Richardson Andrea, Muhammad Sheheryar, McSwain Chelsea, Tran Haijing
Holy Cross Hospital, Silver Spring, MD, USA.
Hosp Pharm. 2024 Oct;59(5):584-587. doi: 10.1177/00185787241238309. Epub 2024 Mar 28.
Many infectious diseases are diagnosed in emergency departments (ED) and patients are prescribed antimicrobial therapy. Results from cultures typically take a few days to become finalized. Following up on these results is necessary when medication changes are indicated due to results that show bacteria are resistant to the prescribed antibiotics. Involving pharmacists in assessing the culture and sensitivity results, and making interventions when needed, is an innovative way to ensure that patients receive appropriate antimicrobial therapy based on the culture and sensitivity data. This study analyzed the impact of pharmacist involvement in the ED's post-discharge positive culture review process on ED re-visits and hospitalizations. : This single-center, pre- and post-implementation study examined the impact of pharmacist involvement in the post-ED visit culture review process on ED re-visits and hospitalizations. Positive microbiological results included documented growth from urine, skin and soft tissue, throat, blood, or stool cultures. Patients included in the study were of 18 years of age or older and had a positive culture result post ED-discharge. Patients were excluded from the study if they were admitted to the hospital or transferred to another facility. The primary outcomes included ED re-visits within 7 days and hospital readmissions within 30 days for the same condition. The secondary outcomes were percentage of pharmacist interventions accepted and types of pharmacist interventions implemented. : A total of 141 patients were included in the study, with 65 in the pre-implementation group and 76 in the post-implementation group. The primary outcome of ED re-visits within 7 days for the same condition occurred in 11 (17%) patients in the pre-implementation group and 5 (7%) patients in the post-implementation group ( = .0454). The primary outcome of hospitalizations within 30 days for the same condition occurred in 5 (8%) patients in the pre-implementation group and 1 (1%) patient in the post-implementation group ( = .0137). Seventeen (94%) out of the 18 pharmacist interventions were accepted and implemented. The intervention types implemented were to recommend to: change antibiotic (35%), not initiate antibiotic (24%), initiate antibiotic (24%), and continue antibiotic (18%). : Pharmacist involvement in the ED post-discharge positive culture review process showed a decrease in ED re-visits and hospitalizations for the same condition.

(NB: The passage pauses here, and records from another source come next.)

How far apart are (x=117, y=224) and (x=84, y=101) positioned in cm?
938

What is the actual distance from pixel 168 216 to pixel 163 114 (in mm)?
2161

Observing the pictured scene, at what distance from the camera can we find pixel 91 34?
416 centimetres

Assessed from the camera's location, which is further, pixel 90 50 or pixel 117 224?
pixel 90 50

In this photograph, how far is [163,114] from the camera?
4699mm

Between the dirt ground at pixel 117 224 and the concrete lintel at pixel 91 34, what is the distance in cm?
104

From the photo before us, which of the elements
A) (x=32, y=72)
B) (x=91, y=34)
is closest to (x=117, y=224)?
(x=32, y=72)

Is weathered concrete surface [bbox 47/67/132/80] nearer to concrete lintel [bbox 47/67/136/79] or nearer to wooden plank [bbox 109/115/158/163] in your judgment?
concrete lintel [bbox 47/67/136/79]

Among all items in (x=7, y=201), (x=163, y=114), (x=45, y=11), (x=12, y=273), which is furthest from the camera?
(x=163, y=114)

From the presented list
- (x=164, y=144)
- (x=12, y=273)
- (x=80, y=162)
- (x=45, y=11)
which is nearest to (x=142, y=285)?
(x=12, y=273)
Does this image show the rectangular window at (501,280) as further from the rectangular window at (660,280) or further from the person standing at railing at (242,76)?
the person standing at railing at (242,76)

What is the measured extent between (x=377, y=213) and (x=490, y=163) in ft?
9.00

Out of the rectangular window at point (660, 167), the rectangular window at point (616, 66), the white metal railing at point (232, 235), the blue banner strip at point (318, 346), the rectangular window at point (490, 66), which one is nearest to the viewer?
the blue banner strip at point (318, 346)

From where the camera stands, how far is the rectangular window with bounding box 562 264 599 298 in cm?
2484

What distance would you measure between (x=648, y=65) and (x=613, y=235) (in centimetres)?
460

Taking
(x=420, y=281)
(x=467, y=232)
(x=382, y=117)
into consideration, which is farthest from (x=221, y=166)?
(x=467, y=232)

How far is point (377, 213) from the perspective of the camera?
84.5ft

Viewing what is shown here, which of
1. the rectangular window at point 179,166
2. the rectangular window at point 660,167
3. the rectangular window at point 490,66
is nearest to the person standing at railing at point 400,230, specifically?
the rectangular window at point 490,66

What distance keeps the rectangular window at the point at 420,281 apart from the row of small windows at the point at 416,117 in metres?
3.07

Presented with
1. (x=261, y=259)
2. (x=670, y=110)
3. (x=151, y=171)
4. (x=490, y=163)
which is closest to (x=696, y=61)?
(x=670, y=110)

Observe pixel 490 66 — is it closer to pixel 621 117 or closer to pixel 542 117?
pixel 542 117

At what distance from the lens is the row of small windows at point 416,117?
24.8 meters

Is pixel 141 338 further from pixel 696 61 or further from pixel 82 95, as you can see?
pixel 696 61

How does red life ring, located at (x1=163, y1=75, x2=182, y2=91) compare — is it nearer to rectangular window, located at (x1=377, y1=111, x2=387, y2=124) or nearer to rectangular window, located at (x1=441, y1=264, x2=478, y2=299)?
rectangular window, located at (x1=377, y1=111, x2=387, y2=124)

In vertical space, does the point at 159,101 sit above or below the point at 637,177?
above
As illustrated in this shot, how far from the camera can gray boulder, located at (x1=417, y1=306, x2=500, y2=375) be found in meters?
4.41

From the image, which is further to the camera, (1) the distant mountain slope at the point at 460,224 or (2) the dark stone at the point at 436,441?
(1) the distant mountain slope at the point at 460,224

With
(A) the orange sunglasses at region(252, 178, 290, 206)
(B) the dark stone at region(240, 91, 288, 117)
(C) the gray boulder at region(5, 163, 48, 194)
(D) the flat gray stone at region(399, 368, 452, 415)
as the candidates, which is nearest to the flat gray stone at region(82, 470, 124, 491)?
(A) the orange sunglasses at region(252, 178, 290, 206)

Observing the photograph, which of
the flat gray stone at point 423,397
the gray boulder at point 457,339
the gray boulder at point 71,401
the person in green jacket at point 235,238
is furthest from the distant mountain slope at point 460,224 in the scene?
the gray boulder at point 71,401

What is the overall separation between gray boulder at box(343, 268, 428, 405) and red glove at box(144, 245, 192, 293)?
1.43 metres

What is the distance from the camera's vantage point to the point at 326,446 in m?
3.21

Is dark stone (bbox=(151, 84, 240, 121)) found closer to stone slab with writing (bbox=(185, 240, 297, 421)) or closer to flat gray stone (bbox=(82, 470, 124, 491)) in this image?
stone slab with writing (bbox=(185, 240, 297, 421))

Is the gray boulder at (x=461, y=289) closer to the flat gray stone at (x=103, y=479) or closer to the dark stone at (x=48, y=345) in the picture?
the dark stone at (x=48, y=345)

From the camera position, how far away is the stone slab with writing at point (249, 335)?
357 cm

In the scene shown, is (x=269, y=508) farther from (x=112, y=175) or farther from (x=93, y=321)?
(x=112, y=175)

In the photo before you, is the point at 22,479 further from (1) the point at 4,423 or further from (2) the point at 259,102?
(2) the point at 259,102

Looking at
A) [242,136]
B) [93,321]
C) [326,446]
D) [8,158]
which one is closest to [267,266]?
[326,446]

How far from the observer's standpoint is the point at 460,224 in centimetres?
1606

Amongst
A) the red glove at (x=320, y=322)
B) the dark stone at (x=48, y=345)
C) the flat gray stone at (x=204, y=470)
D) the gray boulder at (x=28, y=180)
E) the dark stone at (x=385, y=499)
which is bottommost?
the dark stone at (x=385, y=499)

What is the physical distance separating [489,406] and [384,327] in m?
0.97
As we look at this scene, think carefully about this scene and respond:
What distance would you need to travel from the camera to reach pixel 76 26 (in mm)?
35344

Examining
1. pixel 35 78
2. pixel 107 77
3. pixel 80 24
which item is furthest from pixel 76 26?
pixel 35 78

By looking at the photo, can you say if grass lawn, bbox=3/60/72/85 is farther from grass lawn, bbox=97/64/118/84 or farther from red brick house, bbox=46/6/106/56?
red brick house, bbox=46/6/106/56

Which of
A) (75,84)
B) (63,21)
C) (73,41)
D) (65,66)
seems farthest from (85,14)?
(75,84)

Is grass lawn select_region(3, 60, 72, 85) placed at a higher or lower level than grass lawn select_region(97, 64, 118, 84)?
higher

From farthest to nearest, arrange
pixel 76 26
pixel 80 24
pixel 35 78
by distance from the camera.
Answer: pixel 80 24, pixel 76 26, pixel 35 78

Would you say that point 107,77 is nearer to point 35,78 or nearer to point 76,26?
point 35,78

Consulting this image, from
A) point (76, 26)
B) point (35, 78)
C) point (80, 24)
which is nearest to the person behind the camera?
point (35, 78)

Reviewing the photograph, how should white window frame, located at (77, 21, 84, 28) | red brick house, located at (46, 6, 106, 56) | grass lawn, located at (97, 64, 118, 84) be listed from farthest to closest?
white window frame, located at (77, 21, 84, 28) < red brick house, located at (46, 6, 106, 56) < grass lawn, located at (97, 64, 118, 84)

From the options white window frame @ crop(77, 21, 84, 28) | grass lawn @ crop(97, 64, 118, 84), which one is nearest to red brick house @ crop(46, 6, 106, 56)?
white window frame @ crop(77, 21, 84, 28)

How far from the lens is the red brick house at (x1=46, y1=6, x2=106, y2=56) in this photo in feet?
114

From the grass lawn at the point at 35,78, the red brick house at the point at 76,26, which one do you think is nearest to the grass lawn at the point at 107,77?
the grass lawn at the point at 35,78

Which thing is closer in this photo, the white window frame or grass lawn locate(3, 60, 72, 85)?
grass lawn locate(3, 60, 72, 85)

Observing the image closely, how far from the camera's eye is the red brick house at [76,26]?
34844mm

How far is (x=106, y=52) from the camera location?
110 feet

许多传染病在急诊科被诊断出来,患者会接受抗菌治疗。培养结果通常需要几天才能最终确定。当培养结果显示细菌对所开抗生素耐药而需要更改用药时,跟进这些结果是必要的。让药剂师参与评估培养和药敏结果,并在需要时进行干预,是确保患者根据培养和药敏数据接受适当抗菌治疗的一种创新方式。本研究分析了药剂师参与急诊科出院后阳性培养复查过程对急诊复诊和住院的影响。:这项单中心、实施前后的研究考察了药剂师参与急诊后访视培养复查过程对急诊复诊和住院的影响。微生物学阳性结果包括尿液、皮肤和软组织、咽喉、血液或粪便培养中有记录的细菌生长。纳入研究的患者年龄在18岁及以上,且急诊出院后培养结果为阳性。如果患者入院或转至其他机构,则被排除在研究之外。主要结局包括同一病情在7天内的急诊复诊和30天内的再次住院。次要结局是药剂师干预被接受的百分比和实施的药剂师干预类型。:共有141名患者纳入研究,实施前组65名,实施后组76名。同一病情在7天内的急诊复诊这一主要结局在实施前组有11名(17%)患者出现,在实施后组有5名(7%)患者出现(P = 0.0454)。同一病情在30天内的住院这一主要结局在实施前组有5名(8%)患者出现,在实施后组有1名(1%)患者出现(P = 0.0137)。18项药剂师干预中有17项(94%)被接受并实施。实施的干预类型包括建议:更换抗生素(35%)、不开始使用抗生素(24%)、开始使用抗生素(24%)和继续使用抗生素(18%)。:药剂师参与急诊科出院后阳性培养复查过程显示,同一病情的急诊复诊和住院次数有所减少。